- **Document segment**:
══════════════════════════════
Model Definition Language

The models generated by by this package form a Model Definition Language for writing JSON Schema in Python. This syntax can be used to write JSON Schema directly, or can be generated from JSON Schema documents on the fly.

Primitives

Each JSON Schema is described by an Element object. The simplest possible schema (equivalent to {} or true) is expressed as

>>> from statham.schema.elements import Element
>>> element = Element()

This element will accept any value:

>>> element(1)
1
>>> element("a string!")
"a string"

Validation can be added by using typed elements and keyword arguments:

>>> Element(minimum=3)
>>> String(maxLength=20)
>>> Boolean(default=True)

The following primitive elements are available:

String Format Validation

Element and String both support the "format" validation keyword. statham validates two formats out-of-the-box: "date-time" and "uuid".

Custom string formats may may be added, by registering them. The following example shows how to register format validation for an RFC 3986 URI, as well as a completely custom format:

from rfc3986_validator import validate_rfc3986
from statham.schema.validation import format_checker

format_checker.register("uri")(validate_rfc3986)

@format_checker.register("no_bad_words")
def _validate_custom_format(value: str) -> bool:
    """Make sure there are no bad words in the string."""
    for bad_word in ("bad", "words"):
        if bad_word in value:
            return False
    return True

statham will not fail validation if it finds an unknown format, but it will raise a warning.
══════════════════════════════
- **Requirement 1**:
List every string format named on the statham Model Definition Language page, counting both the built-in formats and those registered in the code.
- **Requirement 2**:
Extend the statham Model Definition Language page, picking up right after its final sentence.

- **Input data**:
══════════════════════════════
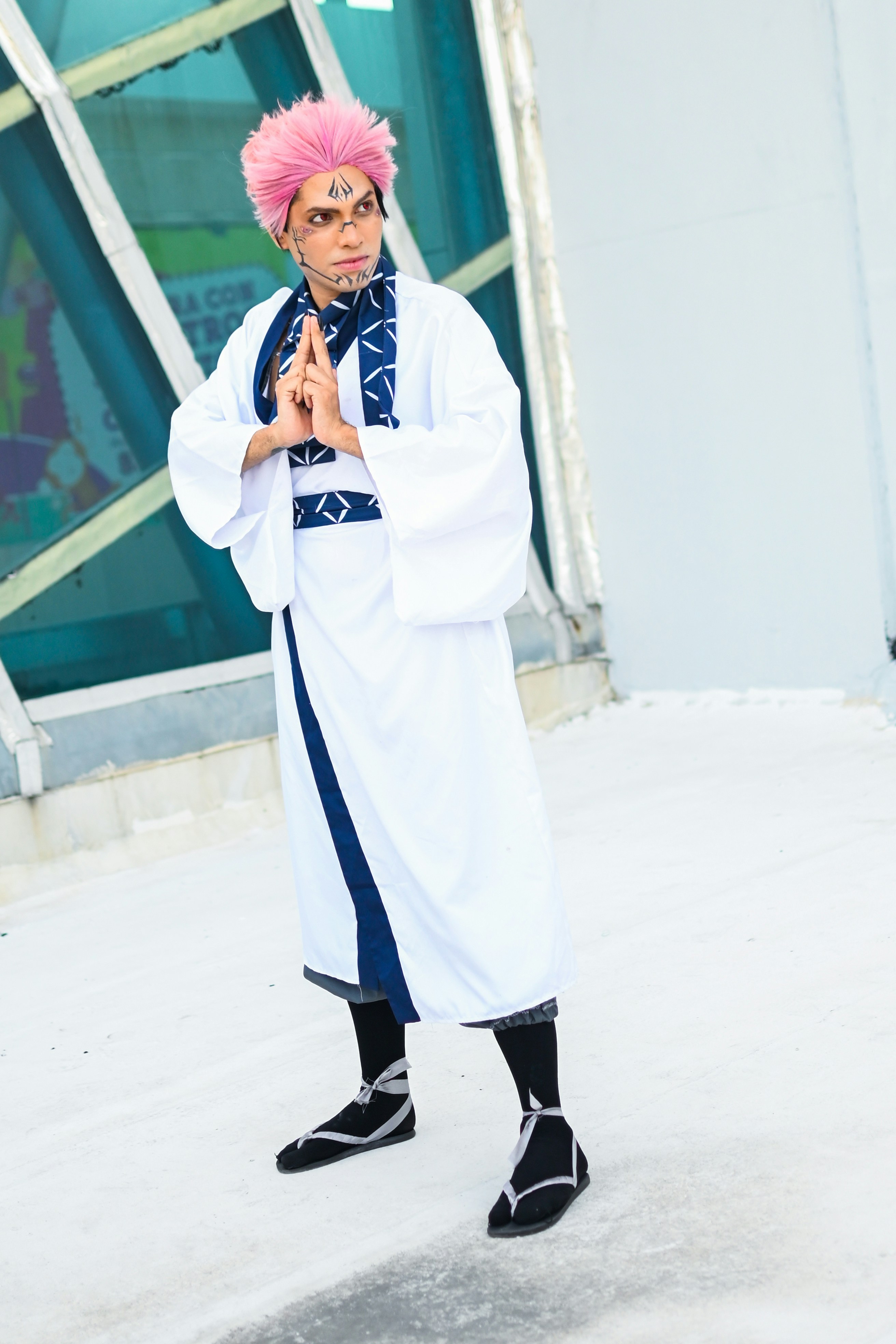 Photo by guzman123456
══════════════════════════════
- **Output 1**:
date-time, uuid, uri, no_bad_words

- **Output 2**:
Containers

Elements accepting list and dict values include schemas for validating their contained items. When called, these elements will recursively validate both the container and its contained items.

Array

Array accepts an Element as its only positional argument. This corresponds to the "items" JSON Schema keyword.

>>> from statham.schema.elements import Array, String
>>> array = Array(String())
>>> array(["a", "string"])
["a", "string"]
>>> array([1, 2])
ValidationError: Failed validating `1`. Must be of type (str).

Array will also accept a list of elements as its "items". In this case, each list item will be validated against the Element at the corresponding index:

>>> from statham.schema.elements import Array, Integer, String
>>> array = Array([Integer(), String()])
>>> array([1, "a string"])
[1, "a string"]
>>> array(["two", "strings"])
ValidationError: Failed validating `'two'`. Must be of type (int).

When items schemas are declared in this way, subsequent elements are validated by the additionalItems option, which by default allows anything.

>>> array([1, "a string", 23.0])  # Accepts any additional items
[1, "a string", 23.0]
>>> array = Array([Integer(), String()], additionalItems=False)
>>> array([1, "a string", 23.0])
ValidationError: Failed validating `[1, 'string', 23.0]`. Must not contain additional items. Accepts: [Integer(), String()]
>>> array = Array([Integer(), String()], additionalItems=Number())
>>> array([1, "a string", 23.0])
[1, "a string", 23.0]
>>> array([1, "a string", "an unexpected string"])
ValidationError: Failed validating `'an unexpected string'`. Must be of type (float,int).

Object

Object is a special case, and key to leveraging type-checking with statham models. Object-typed schemas are declared as sub-classes of Object.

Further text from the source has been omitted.